WHS Grad Morgan Campbell Makes Strides In Track & Field

From the time Morgan Campbell was in the third grade, those who knew her felt she was destined to become an Olympian. She had been a gymnast from about the age of 5 doing vault, bar, floor and beam routines. And she was good.

But Campbell and those around her now know her destiny is as a track and field athlete. The recent Wellington High School graduate and Kennesaw State University (Ga.) commit shattered Wellington’s triple jump and long jump records.

While adapting to a new sport and new events, Campbell used her jubilant personality and fierce competitiveness to broaden a program known for distance and pole vaulting events.

“When I first started at Wellington, I had a few goals in mind,” WHS coach Oscar Robinson said. “I wanted to make it a more complete team, and in order to do that, you need to have great jumpers and sprinters. I was fortunate to get Morgan at that time.”

Before Campbell came to Wellington, the long-jump record was 16 feet, 5 inches, and the triple-jump record was 34 feet. At this year’s regional meet, Campbell had a long jump of 18 feet, 2 inches. At the district meet, she triple jumped 39 feet, 5.5 inches.

While talking to a reporter last Thursday, Campbell’s nails were painted red and blue, maybe a sign of her Olympic future. But it’ll be a long journey for her to get to that point, just as it’s been to get where she is now.

On Feb. 17, 2010, in Campbell’s first meet, she didn’t even jump. She competed in the shot-put and 100-meter.

“She threw the shot-put 21 feet, 1 inch, and she did the 100-meter in 14.41 seconds. That was her starting point,” Robinson said. “I could see a strong and powerful athlete, but definitely [someone who] needed a lot of work.”

But Robinson, a former Florida State University athlete, saw potential. “I knew to transform her it would take a while,” he said. “And of course, trying to get her to buy into the fact that one day she could be a great jumper.”

Robinson gave her bits and pieces of jumping techniques along the way, and she began jumping in her junior year. She made it all the way to regionals in the long jump. However, she jumped a disappointing 14 feet and finished in 12th place. It was that performance that fueled her for her senior season.

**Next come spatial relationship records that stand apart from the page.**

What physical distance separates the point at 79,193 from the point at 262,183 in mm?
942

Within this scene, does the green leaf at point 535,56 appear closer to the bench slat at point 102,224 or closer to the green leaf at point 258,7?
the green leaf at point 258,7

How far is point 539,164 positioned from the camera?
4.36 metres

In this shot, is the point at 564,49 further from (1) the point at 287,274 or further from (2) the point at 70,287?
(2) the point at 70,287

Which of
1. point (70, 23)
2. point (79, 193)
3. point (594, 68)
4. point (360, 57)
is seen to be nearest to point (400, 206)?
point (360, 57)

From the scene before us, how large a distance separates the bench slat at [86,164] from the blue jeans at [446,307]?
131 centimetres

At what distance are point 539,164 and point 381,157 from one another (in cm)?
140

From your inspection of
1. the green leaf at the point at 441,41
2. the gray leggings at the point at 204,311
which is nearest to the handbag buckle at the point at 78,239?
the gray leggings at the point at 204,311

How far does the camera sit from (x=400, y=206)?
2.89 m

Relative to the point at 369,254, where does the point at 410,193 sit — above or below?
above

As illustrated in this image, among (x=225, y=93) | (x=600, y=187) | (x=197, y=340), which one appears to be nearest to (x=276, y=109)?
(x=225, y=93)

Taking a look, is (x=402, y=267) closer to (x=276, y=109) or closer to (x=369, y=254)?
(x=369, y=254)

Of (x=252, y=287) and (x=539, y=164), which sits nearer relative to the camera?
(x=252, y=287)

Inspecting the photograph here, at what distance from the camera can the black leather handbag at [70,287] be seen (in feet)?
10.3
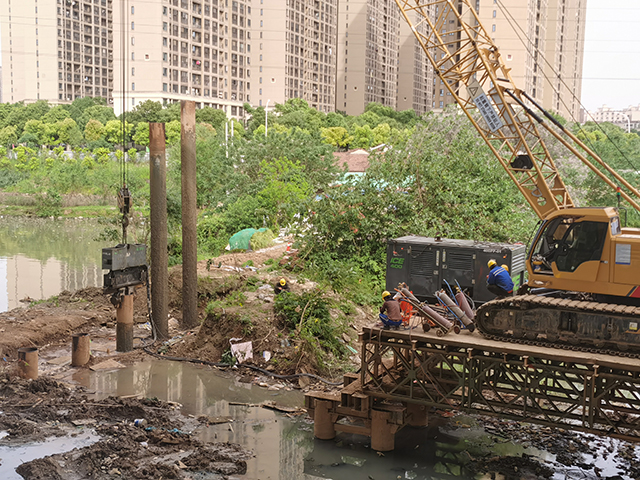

At regionals this year, her long jump improved to 18 feet, 2 inches — good enough for second place. She won the triple jump at the regional meet with a distance of 39 feet, 1 inch. In this year’s state meet, Campbell finished second in the triple jump with a distance of 11.66 meters. In the long jump, she finished sixth with a distance of 5.42 meters.

“I was proud that I actually got to that point, from last year finishing 12th to jump all the way to second in the triple jump,” Cambell said. “I was really proud of myself.”

And so were her coach and teammates.

In his years in the track and field community, Robinson has seen and competed with the best athletes in the world. He has seen leaders and been around good people. It’s Campbell’s personality that sets her apart, he said. Robinson likened Campbell to the quote, “Still waters run deep.”

“On the surface, she’s very reserved, mild-mannered,” Robinson said. “Inside she’s a very strong and competitive individual.”

This year, Campbell was co-captain with junior Elene Pohly. The two have been friends since they were in the same Spanish class together.

“She walked into that classroom, saw my table full of freshmen, sat down and began a conversation like we had known each other for years,” Pohly recalled. “From there, our friendship grew and became stronger as we worked together.”

Pohly added that Campbell is always there to offer support: “She pushed me to do my hardest in track. She helped me in my jumping and she cheered me on from the sidelines, whether I was competing or even if it was just in practice. She always has a smile on her face, and she was always around to make everyone laugh.”

Pohly was there to watch her friend compete in Jacksonville at this year’s state meet. It was a torrential downpour, but Pohly stood behind the spectator fence directly behind Robinson. Campbell had the lead in the triple jump at one point, but she eventually finished second. Pohly rode home with Campbell, and although Campbell was upset at first, she began to see the overall picture.

Campbell is extremely proud of her accomplishments at WHS, and with more hard work, hopes to hone her skills at Kennesaw. But beyond her own success, Campbell has laid a foundation for future Wellington jumpers.

“She’s opened the door for a lot of the younger athletes,” Robinson said. “Their opportunities are going to be much easier to reach because she has laid the path.”